BEGIN Document passage

Master Claude Code: Complete Guide to Every cc Command for AI Agent Development
This article systematically walks through all Claude Code (cc) command‑line options, organizing them by development workflow—from self‑help and status checks, through IDE integration and appearance settings, to core LLM, action, memory, tool configurations, collaborative Git features, and conversation export—helping developers quickly master the tool.
Yesterday I planned to write an article, but first I created “Understanding Agent Architecture to See Through Claude Code CLI Options” for those unfamiliar with agent core components; today I systematically present all cc commands involved in a typical R&D workflow.
Configuration Process Overview
Self‑help menu (self‑rescue and self‑check)
Appearance configuration and editor integration
Core capability component configuration (LLM + Action + Prompt + Tool + Memory)
Multi‑person development workflow (Git and GitHub) common settings
Conversation export
Self‑Help Menu
Use /help to display help and /status to check the current state.

END Document passage
BEGIN Extracted material

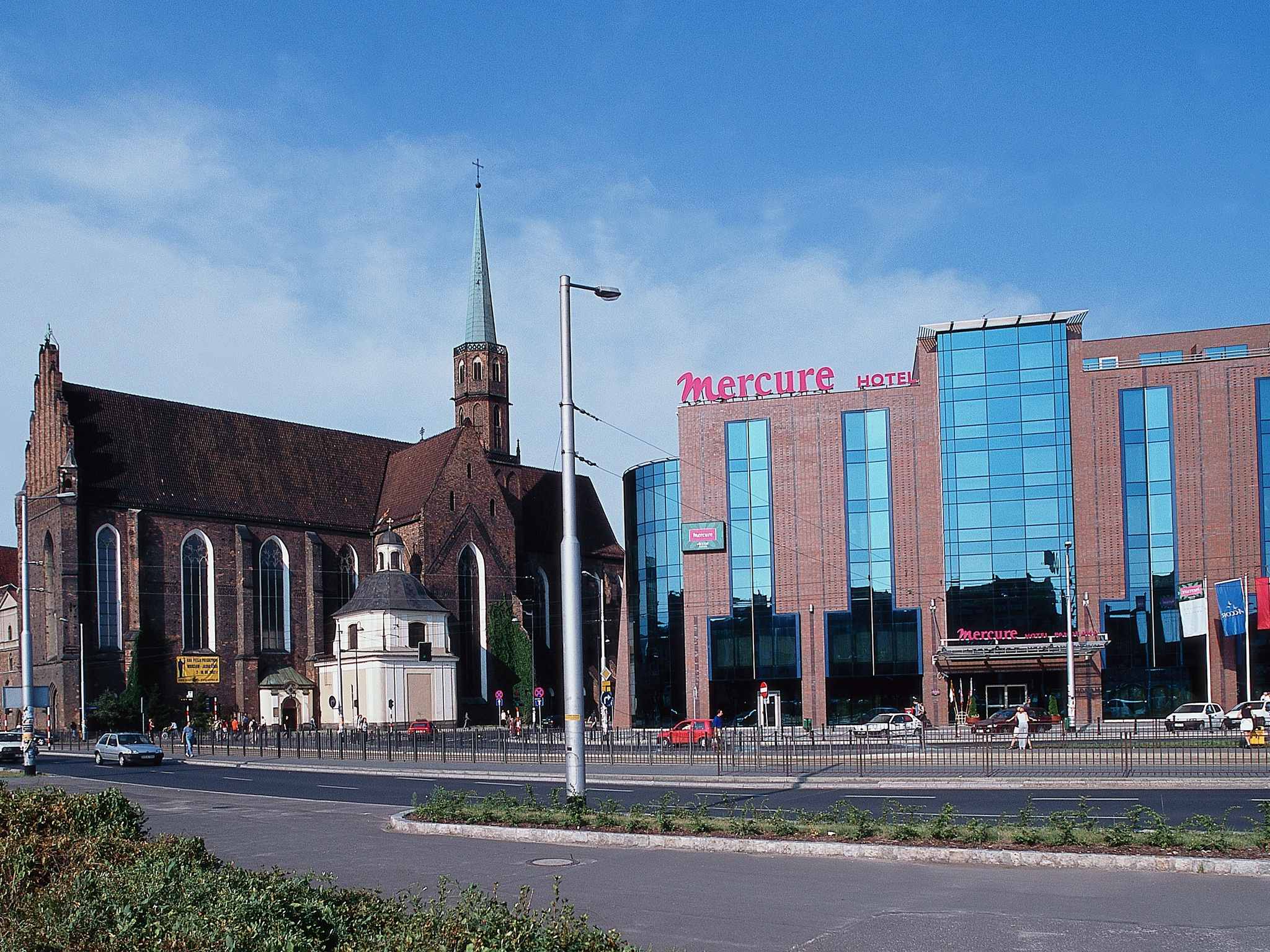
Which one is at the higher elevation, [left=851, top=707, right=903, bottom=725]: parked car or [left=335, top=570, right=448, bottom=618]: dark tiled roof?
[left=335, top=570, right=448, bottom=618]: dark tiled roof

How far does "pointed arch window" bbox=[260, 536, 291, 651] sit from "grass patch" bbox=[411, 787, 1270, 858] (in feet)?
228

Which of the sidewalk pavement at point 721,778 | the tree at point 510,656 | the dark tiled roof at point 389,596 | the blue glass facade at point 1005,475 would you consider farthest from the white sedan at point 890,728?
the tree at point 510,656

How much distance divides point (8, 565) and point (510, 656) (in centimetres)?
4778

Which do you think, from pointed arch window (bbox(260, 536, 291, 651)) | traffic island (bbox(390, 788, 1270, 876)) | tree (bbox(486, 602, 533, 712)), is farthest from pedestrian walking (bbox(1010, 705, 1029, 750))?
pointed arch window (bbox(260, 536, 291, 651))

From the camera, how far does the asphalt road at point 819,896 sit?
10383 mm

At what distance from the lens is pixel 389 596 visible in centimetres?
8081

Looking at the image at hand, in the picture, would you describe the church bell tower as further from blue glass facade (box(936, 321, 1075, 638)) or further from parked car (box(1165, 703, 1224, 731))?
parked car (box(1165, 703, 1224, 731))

END Extracted material

#### Apply what you read:
(1) Reproduce word for word the part of the Claude Code guide that opens with the words containing "Yesterday I planned" and closes with "the current state.".
(2) Go on with the Claude Code guide, picking up right after its final sentence.

#### Task-by-task answers:
(1)
Yesterday I planned to write an article, but first I created “Understanding Agent Architecture to See Through Claude Code CLI Options” for those unfamiliar with agent core components; today I systematically present all cc commands involved in a typical R&D workflow.
Configuration Process Overview
Self‑help menu (self‑rescue and self‑check)
Appearance configuration and editor integration
Core capability component configuration (LLM + Action + Prompt + Tool + Memory)
Multi‑person development workflow (Git and GitHub) common settings
Conversation export
Self‑Help Menu
Use /help to display help and /status to check the current state.

(2)
IDE Integration and Appearance
Connect cc to your editor with /ide, which synchronizes selections between the editor and the terminal.
Configure the theme and other UI aspects with /config.
Add a custom status line using /statusline.
Core Capability Configuration
Switch the underlying large language model with /model.
Set permissible actions via /permissions.
Define the agent’s role and prompts with /memory.
Install additional tools, e.g., Playwright MCP, using /mcp and the command:
claude mcp add shared-server --scope project npx @playwright/mcp@latestInspect the current memory context with /context.
Local Development Commands
Switch the model with /model, clear the context with /clear, compress it with /compact, and add a backend API directory with /add-dir.
Collaboration Commands
View PR comments using /pr-comments.
Review a PR with /review.
Run a security review of the current changes with /security-review.
Conversation Export
Export the dialogue for later review or sharing with /export.
Summary
The article provides a complete, chronologically ordered guide to Claude Code’s command‑line interface, helping developers avoid memorizing scattered commands and instead understand the tool’s overall architecture and workflow.